--- Material for this exercise Enclosed Below ---

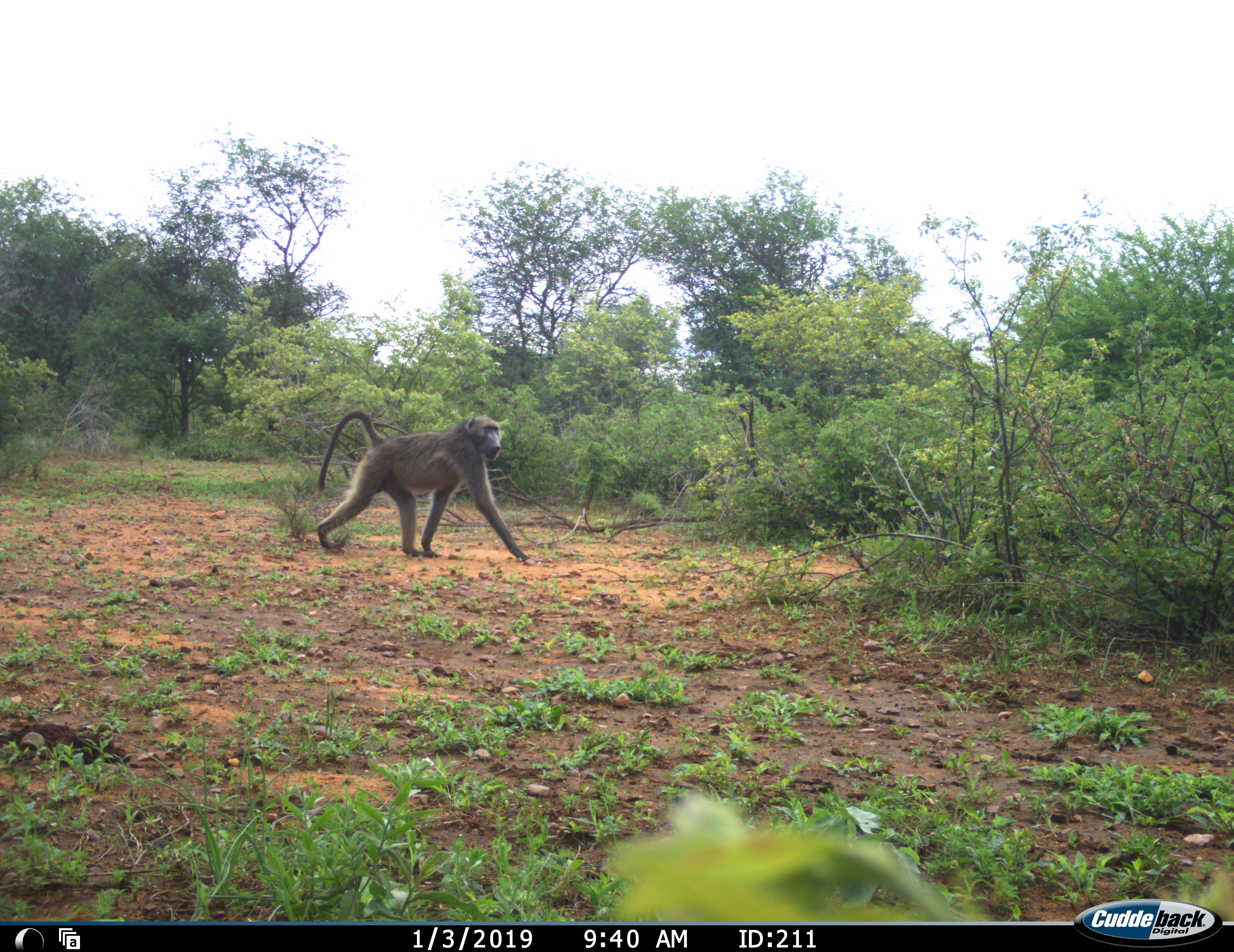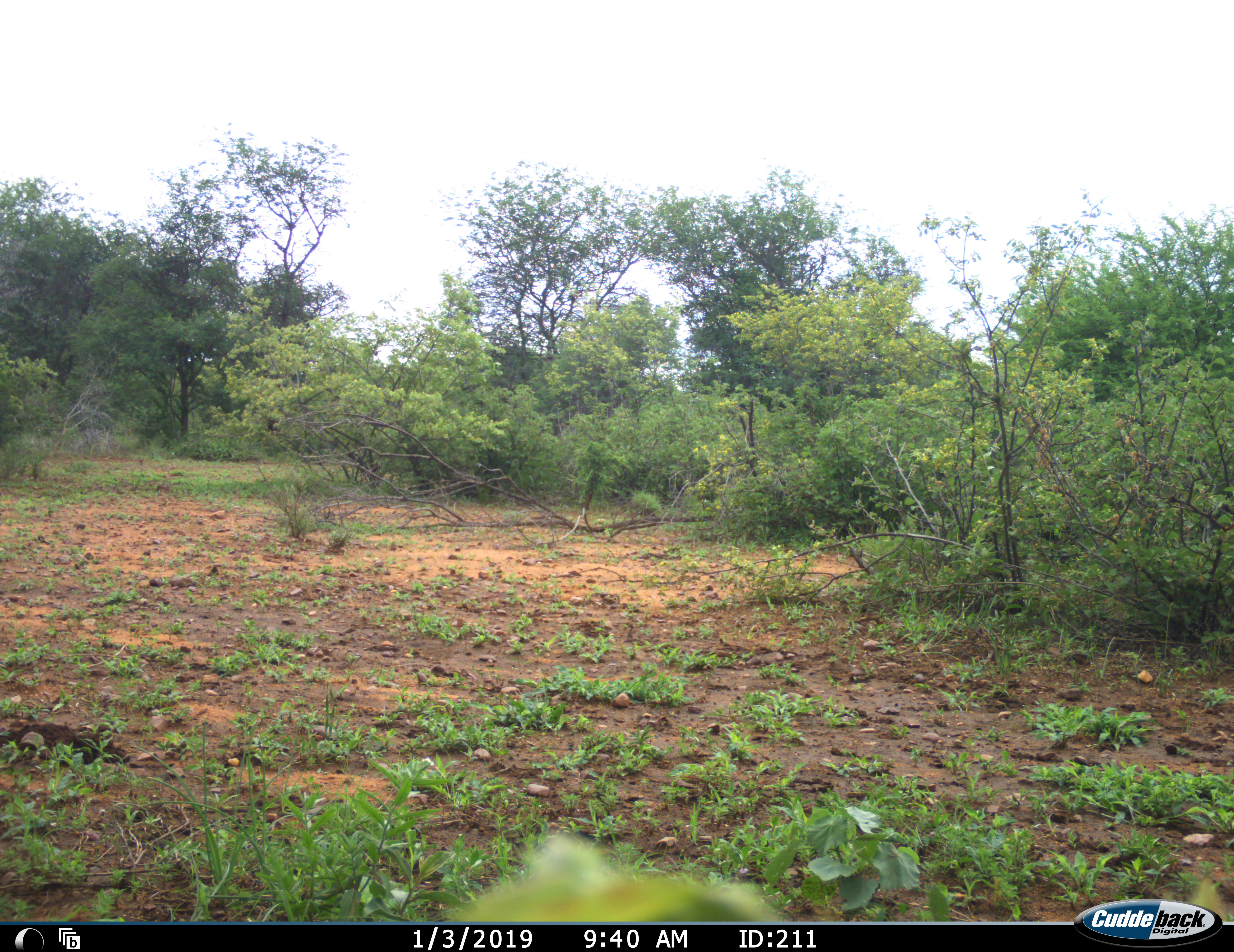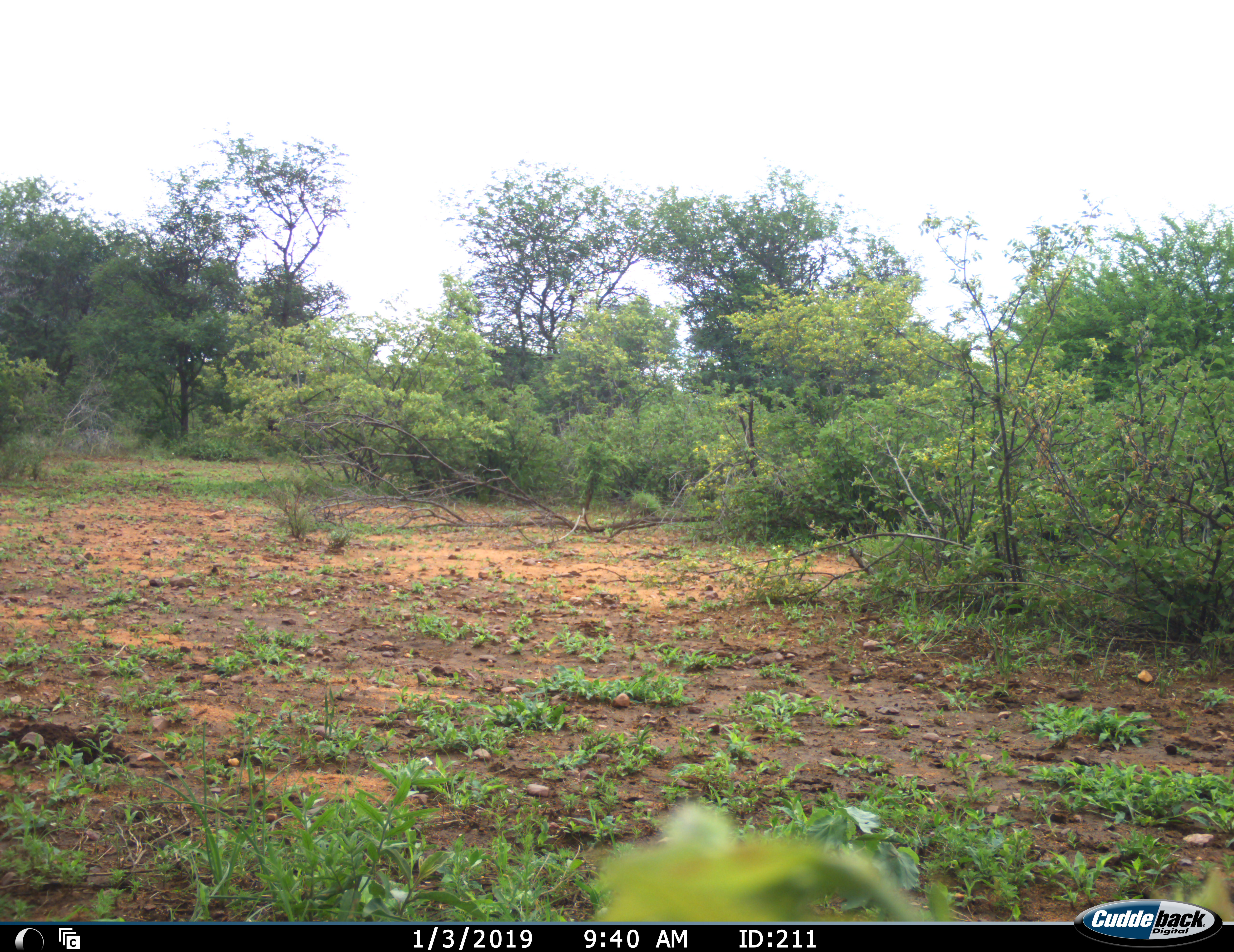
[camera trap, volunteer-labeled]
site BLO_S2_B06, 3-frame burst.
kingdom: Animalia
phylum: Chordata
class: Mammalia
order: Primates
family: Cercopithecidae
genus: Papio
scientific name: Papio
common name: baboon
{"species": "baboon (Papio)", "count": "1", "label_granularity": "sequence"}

--- End of Enclosed Material for this exercise ---
--- Material for this exercise Enclosed Below ---

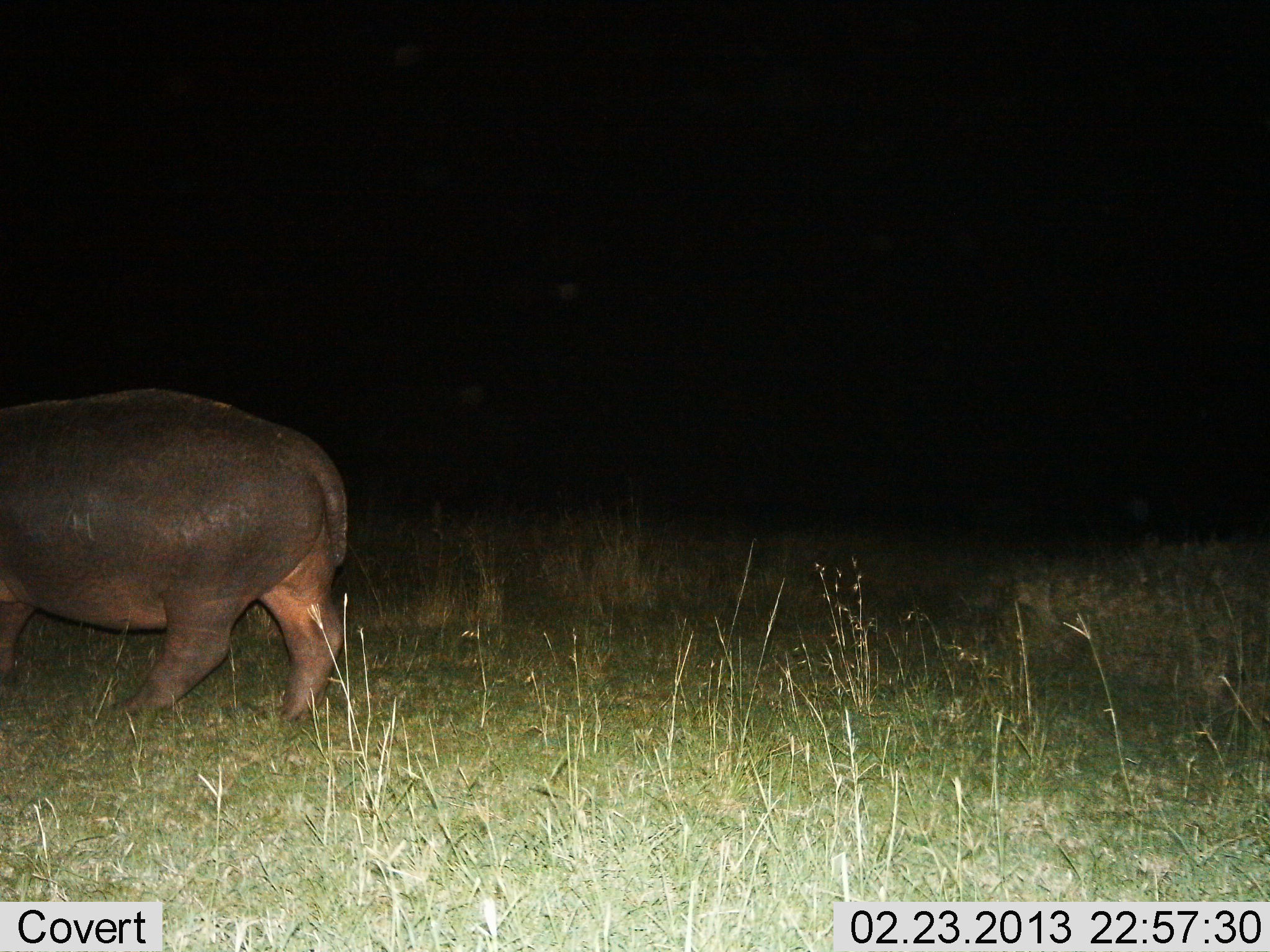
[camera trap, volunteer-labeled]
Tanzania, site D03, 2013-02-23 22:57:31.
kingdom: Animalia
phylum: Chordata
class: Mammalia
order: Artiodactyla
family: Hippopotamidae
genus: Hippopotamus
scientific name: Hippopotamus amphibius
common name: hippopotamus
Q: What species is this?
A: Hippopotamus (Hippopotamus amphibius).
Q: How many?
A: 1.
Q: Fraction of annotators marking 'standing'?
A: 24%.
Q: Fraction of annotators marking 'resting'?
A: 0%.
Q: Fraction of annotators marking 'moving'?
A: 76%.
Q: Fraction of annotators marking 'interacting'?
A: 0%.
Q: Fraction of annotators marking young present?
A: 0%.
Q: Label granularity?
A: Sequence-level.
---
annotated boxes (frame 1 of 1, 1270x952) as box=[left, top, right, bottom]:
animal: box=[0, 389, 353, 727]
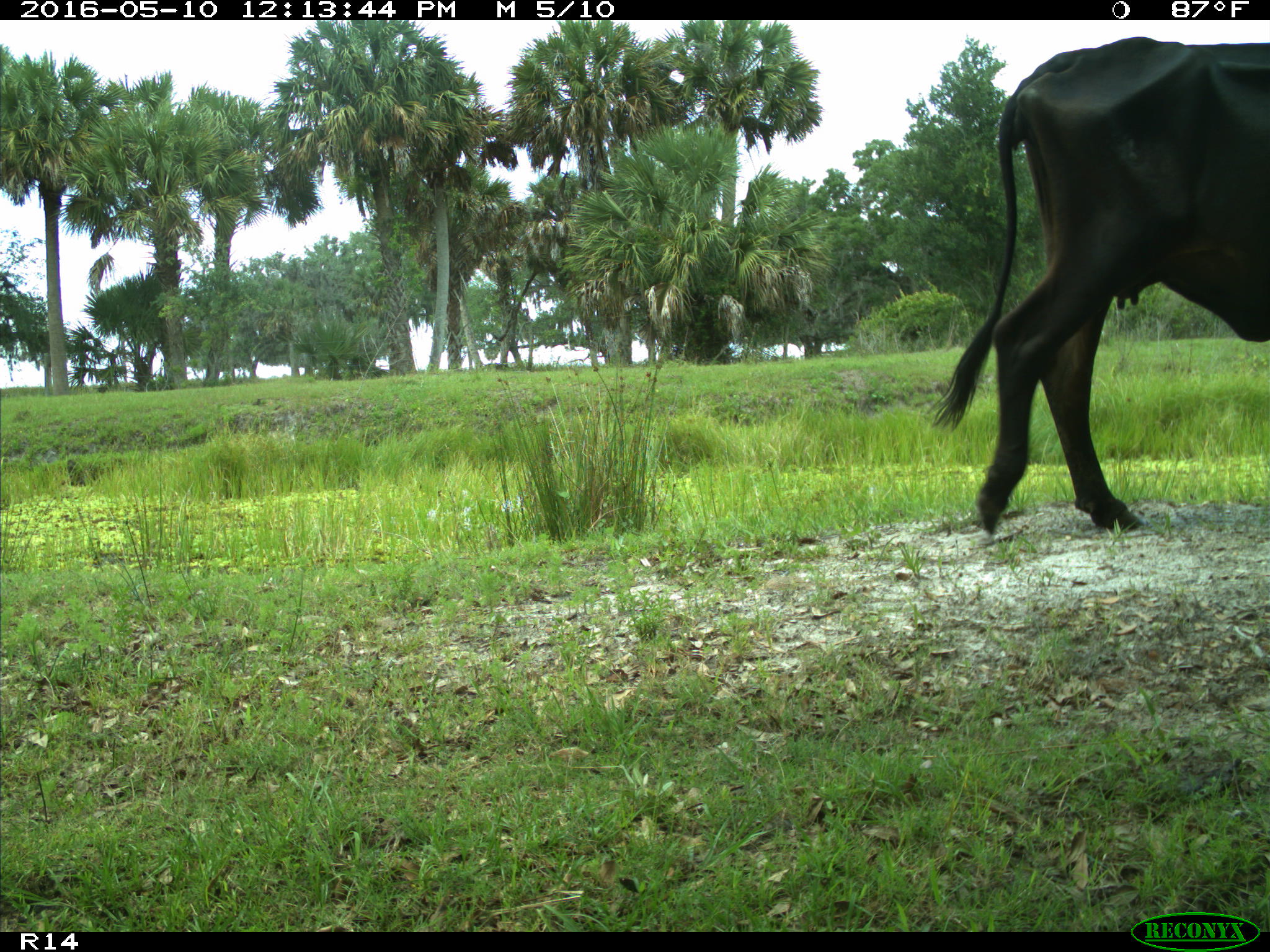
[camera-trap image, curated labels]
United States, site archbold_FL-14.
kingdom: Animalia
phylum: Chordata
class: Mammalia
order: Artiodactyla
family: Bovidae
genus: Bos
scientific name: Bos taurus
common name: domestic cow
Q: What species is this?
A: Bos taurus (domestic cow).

--- End of Enclosed Material for this exercise ---

In the listing above, find each line with the word "marking" and copy it.

Q: Fraction of annotators marking 'standing'?
Q: Fraction of annotators marking 'resting'?
Q: Fraction of annotators marking 'moving'?
Q: Fraction of annotators marking 'interacting'?
Q: Fraction of annotators marking young present?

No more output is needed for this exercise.